◆ Goal: Copy the items below word for word, starting at the line that contains "Which do you think, of" and continuing through the last of the items.

# Provided entries start

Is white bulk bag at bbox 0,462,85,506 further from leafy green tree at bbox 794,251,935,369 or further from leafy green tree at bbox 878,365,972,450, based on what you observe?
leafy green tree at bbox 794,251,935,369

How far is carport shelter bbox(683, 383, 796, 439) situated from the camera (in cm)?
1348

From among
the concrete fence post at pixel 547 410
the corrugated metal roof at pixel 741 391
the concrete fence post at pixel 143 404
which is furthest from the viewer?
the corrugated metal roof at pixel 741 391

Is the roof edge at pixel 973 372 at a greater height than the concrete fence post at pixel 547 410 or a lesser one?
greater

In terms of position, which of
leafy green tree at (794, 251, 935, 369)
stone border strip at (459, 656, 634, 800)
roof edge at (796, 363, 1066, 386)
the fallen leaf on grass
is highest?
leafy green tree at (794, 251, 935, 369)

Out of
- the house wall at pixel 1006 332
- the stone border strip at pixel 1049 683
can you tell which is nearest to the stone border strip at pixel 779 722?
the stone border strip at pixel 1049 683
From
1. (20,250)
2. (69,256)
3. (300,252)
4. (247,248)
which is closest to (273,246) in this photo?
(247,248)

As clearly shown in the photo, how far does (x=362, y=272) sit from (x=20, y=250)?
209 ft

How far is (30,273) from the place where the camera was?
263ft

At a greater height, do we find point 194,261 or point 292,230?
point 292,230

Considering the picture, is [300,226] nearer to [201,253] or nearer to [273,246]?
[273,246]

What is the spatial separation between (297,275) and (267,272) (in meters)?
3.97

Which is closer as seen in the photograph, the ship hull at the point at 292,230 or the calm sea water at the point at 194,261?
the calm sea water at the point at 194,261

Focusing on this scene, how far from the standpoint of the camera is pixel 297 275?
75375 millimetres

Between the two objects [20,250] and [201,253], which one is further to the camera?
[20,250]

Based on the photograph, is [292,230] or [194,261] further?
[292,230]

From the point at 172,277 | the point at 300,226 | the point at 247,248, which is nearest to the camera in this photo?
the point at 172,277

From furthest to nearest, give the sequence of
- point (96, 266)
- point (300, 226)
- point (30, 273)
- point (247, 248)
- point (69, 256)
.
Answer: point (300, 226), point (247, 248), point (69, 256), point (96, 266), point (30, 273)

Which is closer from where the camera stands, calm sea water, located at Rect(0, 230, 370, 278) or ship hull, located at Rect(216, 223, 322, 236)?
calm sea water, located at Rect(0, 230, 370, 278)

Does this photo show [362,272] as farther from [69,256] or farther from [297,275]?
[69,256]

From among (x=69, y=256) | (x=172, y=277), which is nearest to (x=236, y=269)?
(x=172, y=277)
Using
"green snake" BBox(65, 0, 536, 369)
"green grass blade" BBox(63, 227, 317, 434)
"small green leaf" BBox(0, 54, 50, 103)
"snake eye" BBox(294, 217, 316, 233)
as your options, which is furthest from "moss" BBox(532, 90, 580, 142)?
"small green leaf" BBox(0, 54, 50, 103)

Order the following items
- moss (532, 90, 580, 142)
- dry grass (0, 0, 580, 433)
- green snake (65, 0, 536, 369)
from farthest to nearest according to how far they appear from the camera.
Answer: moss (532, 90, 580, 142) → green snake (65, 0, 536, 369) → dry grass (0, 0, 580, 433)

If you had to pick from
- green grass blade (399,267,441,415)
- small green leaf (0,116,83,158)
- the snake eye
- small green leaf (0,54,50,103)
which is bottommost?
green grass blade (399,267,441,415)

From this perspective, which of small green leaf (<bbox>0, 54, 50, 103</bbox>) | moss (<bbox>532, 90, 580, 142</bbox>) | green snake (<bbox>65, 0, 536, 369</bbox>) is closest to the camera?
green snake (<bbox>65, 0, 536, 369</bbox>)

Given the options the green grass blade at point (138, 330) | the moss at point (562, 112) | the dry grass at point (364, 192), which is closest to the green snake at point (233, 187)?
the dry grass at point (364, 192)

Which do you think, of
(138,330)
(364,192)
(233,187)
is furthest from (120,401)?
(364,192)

# Provided entries end

◆ Solution for this exercise:
Which do you think, of
(138,330)
(364,192)
(233,187)
is furthest from (120,401)?
(364,192)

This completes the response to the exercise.